Public eye on data security
Are you or your organization running VMWare’s ESXi software on virtual computers? If so, you may have been a target in a recent ransomware scheme. Italy’s National Cybersecurity Agency (ACN) announced the breach last week, in which hackers went after thousands of computer servers around the world. Most of these were in the US, France and Germany.
A statement from the Italian government denied blaming any hostile state agencies, judging by current evidence. It’s a silver lining of sorts, as the hackers’ resources would have been even more substantial were they backed by a government entity. Most of the companies that were affected were those that ignored warnings about an exploit in the software a couple of years ago, which the hackers now used to their advantage.
This is just the latest instance of international data security incidents. And it’s clear that the situation has grown so serious as to be thrust into the mainstream, if a recent Super Bowl commercial about the Trojan horse is any indication (although referring to an event as “the most infamous breach in history that should have been stopped” whose historicity has always been uncertain is questionable). Bringing public attention to data security on such a massive platform shows how severe and unavoidable the issue has become.
More ransomware hit the healthcare industry (really it never stops) by way of a December breach against California provider Regal Medical Group and its affiliates. The personally identifiable information (PII) and protected health information (PHI) of more than 3.3 million people was stolen in this case, individuals who began to receive notifications this month. Regal detected malware on their servers that allowed the perpetrator to exfiltrate data from the systems. Among the data set were Social Security numbers, member numbers, and detailed medical information like lab results and prescriptions.

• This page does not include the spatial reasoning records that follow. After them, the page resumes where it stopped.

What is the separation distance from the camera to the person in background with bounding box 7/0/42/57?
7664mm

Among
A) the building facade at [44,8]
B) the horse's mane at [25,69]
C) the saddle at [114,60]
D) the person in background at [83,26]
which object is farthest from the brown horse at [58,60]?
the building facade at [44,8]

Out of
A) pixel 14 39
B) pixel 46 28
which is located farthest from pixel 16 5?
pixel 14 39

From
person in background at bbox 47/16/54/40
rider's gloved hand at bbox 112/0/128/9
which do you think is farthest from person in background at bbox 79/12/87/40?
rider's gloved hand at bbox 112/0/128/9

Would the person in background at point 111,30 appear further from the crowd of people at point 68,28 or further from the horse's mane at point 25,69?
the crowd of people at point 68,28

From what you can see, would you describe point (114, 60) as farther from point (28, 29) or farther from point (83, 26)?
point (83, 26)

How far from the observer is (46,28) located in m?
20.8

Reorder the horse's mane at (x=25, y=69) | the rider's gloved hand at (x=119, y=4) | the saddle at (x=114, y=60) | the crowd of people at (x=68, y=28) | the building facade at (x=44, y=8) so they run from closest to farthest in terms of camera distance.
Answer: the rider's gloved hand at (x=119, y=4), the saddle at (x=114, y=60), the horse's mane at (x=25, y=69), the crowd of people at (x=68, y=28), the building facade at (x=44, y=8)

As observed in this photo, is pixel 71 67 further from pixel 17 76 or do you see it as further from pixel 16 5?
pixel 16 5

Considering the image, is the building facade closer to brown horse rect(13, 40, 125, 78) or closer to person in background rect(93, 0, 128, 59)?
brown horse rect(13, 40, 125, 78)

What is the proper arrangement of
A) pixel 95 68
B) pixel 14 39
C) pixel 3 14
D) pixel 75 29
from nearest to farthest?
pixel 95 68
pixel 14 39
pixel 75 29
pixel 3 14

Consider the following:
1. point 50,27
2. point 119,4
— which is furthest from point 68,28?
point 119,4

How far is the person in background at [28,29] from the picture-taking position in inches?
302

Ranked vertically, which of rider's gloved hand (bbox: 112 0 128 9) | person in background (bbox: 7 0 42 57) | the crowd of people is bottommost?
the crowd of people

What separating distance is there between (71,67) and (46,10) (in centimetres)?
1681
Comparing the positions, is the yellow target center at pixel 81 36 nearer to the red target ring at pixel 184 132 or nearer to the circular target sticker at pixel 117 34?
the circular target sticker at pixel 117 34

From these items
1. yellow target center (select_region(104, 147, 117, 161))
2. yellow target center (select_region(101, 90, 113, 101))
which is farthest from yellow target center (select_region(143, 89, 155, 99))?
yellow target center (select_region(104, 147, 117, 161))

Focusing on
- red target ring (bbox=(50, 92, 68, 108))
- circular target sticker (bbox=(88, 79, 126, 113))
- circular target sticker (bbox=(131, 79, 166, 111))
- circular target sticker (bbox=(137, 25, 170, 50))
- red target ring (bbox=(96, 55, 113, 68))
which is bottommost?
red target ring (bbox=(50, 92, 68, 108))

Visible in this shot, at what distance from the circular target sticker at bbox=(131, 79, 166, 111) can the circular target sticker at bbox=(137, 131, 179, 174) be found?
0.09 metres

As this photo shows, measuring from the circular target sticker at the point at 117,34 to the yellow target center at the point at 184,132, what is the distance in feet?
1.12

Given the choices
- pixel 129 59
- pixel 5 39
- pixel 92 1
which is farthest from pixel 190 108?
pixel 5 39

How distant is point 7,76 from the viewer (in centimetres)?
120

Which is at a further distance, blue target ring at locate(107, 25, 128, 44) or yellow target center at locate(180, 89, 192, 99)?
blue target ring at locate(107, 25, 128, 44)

Hackers target all kinds, without discrimination. Organizations across the globe should be more motivated than ever to mitigate the damage from these attacks and protect sensitive information. Public attention and outcry has resulted in a proliferation of regulations designed to protect consumer data. Even now the FTC is enforcing its first fine under the Health Breach Notification Rule, which they allege was violated by GoodRx, a digital health platform. Make sure you can’t be found guilty next through improper data protection or sharing policies: keep your data encrypted and don’t fall foul of compliance standards.